El milagro
de la sala X
Hacía tanto tiempo que ni se acordaba desde cuándo no
se le empinaba. Pero se pulía la pensión yendo cada día a la Sala X para ver en
otros un fuego llameante que en él ya no era ni rescoldo. Torpe, contrariado
por la humillación de haber claudicado en el uso del bastón, llegaba al único
cine guarro de la ciudad donde acudían como a un refugio de resignados
cadáveres otros ancianos como él, y también hombres jóvenes con espingardas
envidiables y deseos de alivio urgente con soluciones sin protocolo. Pájaro que
sale, pájaro que acaba en la cazuela de una boca anónima. Educado, pagaba su
entrada, saludaba al amojamado portero, sonreía con resignado entusiasmo a los
conocidos, y tanteando entre las tinieblas a veces iluminadas por el resplandor
gimiente de la pantalla, se dirigía a las primeras filas, donde el ir y venir
de sombras inquietas creaba un espacio de tranquila comodidad. Ya nadie lo
molesta. Era como una columna, a nadie la llama la atención. Formaba parte del
paisaje.

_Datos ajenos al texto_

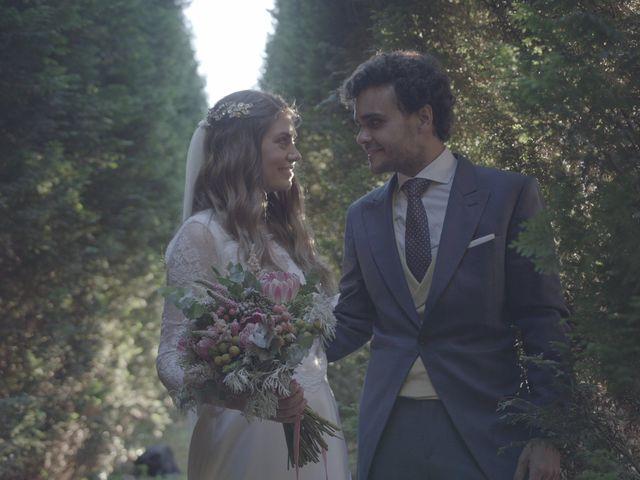 La boda de Elena y Álvaro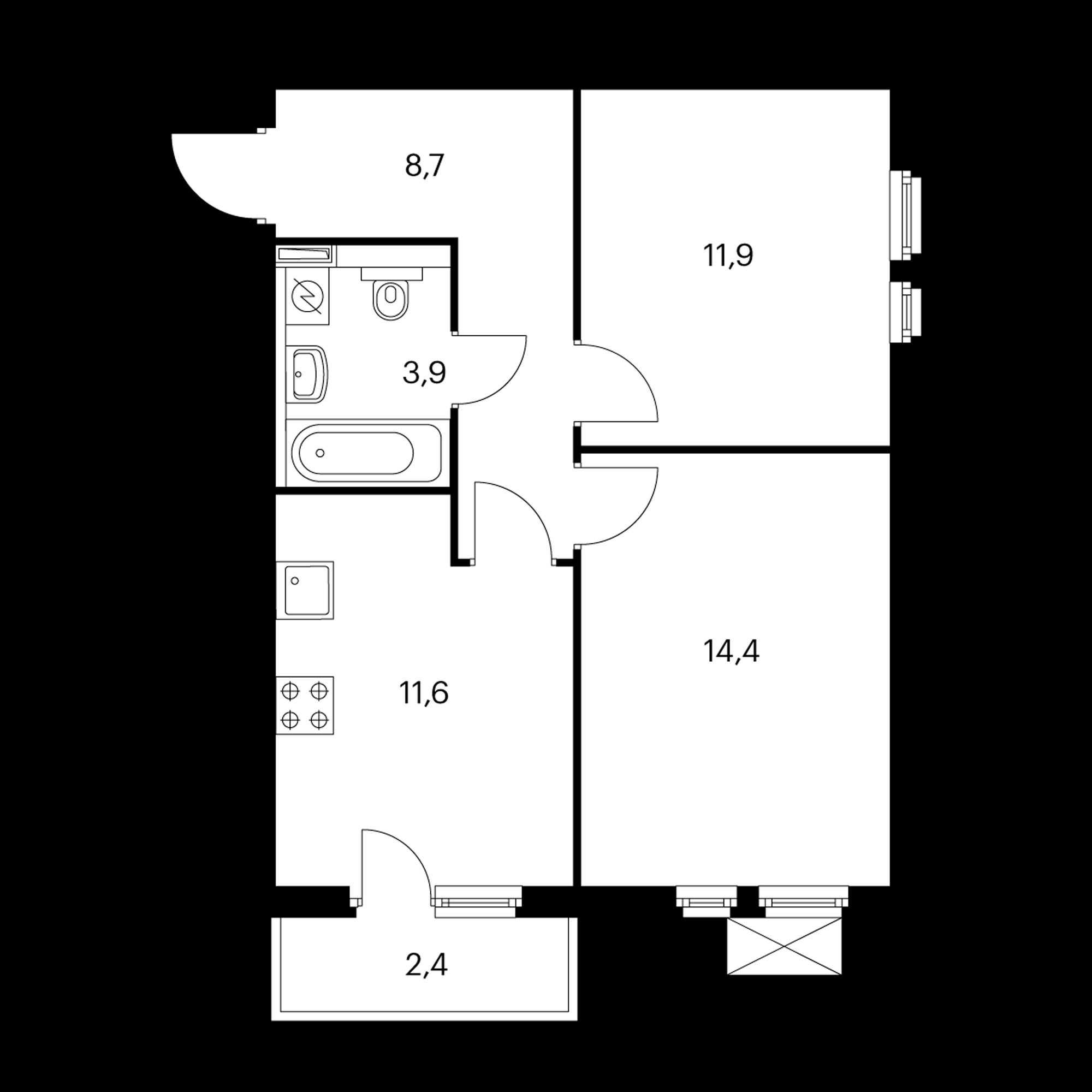 2-комнатная 51.3 м²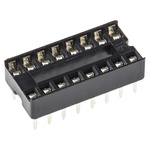 E-TEC 2.54mm Pitch Vertical 16 Way, Through Hole Stamped Pin Open Frame IC Dip Socket, 1A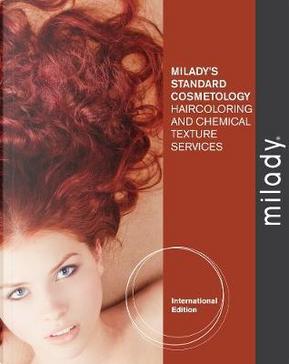 Milady's Standard Cosmetology by Milady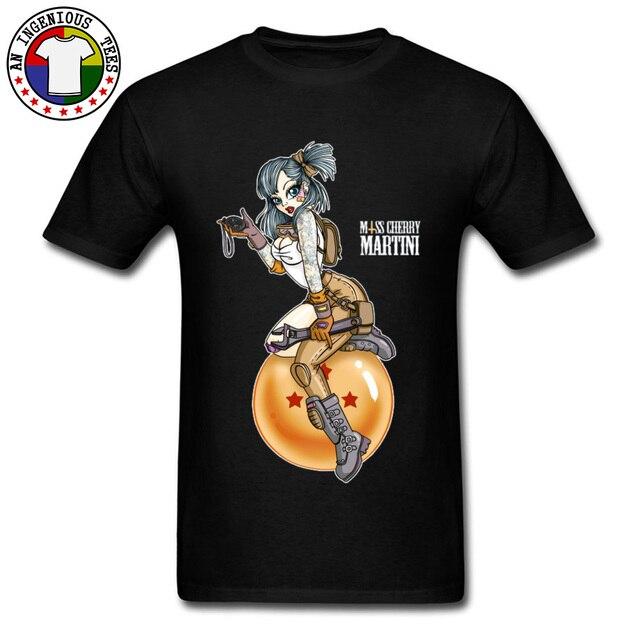 US $5.49 55% OFF|Pin Up Beer T Shirts Designer Funny Cartoon Tshirts Fitness Tight 100% Cotton Crewneck Men Tops Shirts Clothing Shirt Summer in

Embobado, era el único espectador atento a las historias de la
pantalla con sus incesantes exhibiciones de cuerpos dorados por una juventud en
punta que entraba y salía de las dóciles oquedades de su actriz preferida, Katy
Romero. Sus ojos de gata asustada, la sonrisa que a él se le antojaba triste,
aquellos pechos tan bellos y perfectos, y tan desolados, aquel vientre de
llanuras cósmicas, su flor rasurada, y su incomprensible entrega a aquel bestia
rudo cuyo cerebro parecía tener la forma acerada de su potente vacuidad,
volcada su energía en la única función posible, penetrar a Katy como a él le
gustaría con esmerada delicadeza, pero no, se tenía que conformar con seguir la
absurda trama con la asumida fatalidad de saber que hay impedimentos físicos
por encima del deseo. Ni siquiera miró hacia atrás cuando notó una mano en el
hombro, sabiendo que sería la de algún nuevo bujarrón o la de alguna meretriz
marchita y desdentada que buscaba, a la vez, algo de dinero y un poquito de
atención.
-Soy Katy, le dijo la voz al oído. Vámonos de aquí.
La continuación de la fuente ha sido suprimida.